Halk’tan kopuk AKP’li yöneticiler
Koruma ordularıyla topluma sundukları yöneticilik kavramı, milletten korkmanın ya da kopmanın ve suçluluk kompleksinin bir yansımasıdır. Bugün Avrupa ülkelerindeki cumhurbaşkanların, başbakanların, bakanların halktan biri olarak milletin içerisine rahatça girebilmeleri ile Türkiye’deki bugünkü AKP zihniyetini yansıtan Cumhurbaşkanı, Başbakan ya da bakanların halkın içine koruma ordularıyla girmeleri ve milletten kopuklukları kıyaslandığında, Türkiye’de 8 yılda sergilenen «AKP’li yöneticiler oluşumunun» hazin hallerini görüyoruz. Bu tür kişiler sizi arzu ettiğiniz şekilde asla yönetemezler, size hizmet ve huzur da sunamazlar.
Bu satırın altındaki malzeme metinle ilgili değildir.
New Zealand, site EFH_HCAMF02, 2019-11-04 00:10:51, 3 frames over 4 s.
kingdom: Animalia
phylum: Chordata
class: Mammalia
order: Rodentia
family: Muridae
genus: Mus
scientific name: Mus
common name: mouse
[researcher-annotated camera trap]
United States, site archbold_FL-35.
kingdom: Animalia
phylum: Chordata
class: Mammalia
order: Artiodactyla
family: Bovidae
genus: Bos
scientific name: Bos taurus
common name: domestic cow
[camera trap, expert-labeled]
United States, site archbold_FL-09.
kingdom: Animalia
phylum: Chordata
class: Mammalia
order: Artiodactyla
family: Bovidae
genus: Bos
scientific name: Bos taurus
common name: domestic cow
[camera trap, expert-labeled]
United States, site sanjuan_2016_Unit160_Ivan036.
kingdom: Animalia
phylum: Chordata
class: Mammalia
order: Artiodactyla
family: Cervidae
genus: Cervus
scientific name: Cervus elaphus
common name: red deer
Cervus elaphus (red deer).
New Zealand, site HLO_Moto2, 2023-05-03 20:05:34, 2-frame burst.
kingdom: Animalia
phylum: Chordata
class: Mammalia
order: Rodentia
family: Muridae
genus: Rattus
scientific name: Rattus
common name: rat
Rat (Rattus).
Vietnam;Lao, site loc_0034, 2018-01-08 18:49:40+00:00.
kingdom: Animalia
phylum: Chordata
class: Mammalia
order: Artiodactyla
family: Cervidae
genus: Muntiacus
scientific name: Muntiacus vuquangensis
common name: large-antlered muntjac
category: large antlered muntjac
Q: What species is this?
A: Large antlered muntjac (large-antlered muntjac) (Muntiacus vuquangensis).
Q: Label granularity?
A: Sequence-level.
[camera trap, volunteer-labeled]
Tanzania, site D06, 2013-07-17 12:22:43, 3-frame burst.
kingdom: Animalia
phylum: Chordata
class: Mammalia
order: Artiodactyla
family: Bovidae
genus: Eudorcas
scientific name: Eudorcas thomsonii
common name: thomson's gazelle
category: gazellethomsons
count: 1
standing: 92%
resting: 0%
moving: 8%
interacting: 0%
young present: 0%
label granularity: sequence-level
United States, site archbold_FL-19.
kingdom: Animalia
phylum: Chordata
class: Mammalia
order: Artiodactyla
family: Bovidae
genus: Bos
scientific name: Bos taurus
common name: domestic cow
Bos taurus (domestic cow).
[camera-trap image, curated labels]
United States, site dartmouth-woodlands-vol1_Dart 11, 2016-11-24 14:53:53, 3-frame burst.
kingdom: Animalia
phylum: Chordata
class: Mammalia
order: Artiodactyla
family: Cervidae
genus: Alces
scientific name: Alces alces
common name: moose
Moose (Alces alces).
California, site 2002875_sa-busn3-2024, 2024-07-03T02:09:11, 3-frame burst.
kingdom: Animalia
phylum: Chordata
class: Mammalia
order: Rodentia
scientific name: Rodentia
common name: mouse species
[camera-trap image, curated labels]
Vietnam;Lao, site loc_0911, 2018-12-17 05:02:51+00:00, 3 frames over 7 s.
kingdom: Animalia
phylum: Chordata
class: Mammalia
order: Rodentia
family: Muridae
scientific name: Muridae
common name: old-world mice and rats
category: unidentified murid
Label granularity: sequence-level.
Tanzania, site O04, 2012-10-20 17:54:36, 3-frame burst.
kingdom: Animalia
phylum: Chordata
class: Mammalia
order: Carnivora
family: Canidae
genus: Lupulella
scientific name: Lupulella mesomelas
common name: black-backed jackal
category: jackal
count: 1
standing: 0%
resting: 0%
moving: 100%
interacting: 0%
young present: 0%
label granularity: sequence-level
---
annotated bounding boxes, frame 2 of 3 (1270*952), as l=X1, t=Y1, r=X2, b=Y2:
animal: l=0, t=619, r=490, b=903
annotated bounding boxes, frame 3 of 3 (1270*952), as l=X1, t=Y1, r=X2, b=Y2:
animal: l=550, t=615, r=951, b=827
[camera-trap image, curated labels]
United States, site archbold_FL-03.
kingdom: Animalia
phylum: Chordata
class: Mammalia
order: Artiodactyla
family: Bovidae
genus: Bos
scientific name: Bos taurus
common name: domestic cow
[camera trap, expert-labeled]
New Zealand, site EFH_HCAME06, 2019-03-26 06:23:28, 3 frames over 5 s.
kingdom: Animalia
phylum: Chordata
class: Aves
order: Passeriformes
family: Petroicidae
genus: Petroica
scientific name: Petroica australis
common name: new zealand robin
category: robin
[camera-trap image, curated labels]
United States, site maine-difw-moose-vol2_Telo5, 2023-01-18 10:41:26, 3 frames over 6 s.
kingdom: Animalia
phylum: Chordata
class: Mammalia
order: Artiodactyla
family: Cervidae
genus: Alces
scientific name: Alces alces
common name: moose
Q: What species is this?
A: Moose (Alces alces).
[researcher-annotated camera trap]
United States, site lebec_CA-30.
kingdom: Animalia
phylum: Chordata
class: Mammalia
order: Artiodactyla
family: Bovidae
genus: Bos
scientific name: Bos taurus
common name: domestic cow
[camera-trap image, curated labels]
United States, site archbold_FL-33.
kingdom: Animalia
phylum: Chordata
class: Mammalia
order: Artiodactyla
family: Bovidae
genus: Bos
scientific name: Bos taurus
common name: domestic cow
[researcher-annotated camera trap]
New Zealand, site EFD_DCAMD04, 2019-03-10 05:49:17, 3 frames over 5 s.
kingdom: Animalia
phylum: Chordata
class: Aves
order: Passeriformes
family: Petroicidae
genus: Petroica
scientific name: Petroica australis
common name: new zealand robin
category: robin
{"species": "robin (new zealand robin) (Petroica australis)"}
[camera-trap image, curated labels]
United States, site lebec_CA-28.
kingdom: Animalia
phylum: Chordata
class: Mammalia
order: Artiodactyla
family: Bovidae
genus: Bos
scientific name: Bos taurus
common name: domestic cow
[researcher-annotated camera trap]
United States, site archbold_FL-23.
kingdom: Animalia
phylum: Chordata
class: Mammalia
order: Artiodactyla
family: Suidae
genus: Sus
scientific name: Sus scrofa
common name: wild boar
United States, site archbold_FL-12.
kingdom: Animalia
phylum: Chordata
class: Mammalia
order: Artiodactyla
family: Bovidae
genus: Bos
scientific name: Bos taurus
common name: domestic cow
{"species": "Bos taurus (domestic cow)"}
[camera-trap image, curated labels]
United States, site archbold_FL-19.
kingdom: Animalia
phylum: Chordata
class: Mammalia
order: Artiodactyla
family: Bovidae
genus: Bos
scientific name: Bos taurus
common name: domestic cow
Stratejik hassasiyetlerinize, vatan severliğinize, inancınıza duyarlılık gösteremezler.
AKP’ye ve referanduma «HAYIR» demek, bölücülüğe, yoksulluğa ve hukuksuzluklara son vermek demektir !
Askerler şehit olurken, komutanlar iftira ve tertiplerle tutuklanırken, bu, koruma ordularıyla gezen, milletten kopuk şahısları daha da yakından tanımış oluyoruz.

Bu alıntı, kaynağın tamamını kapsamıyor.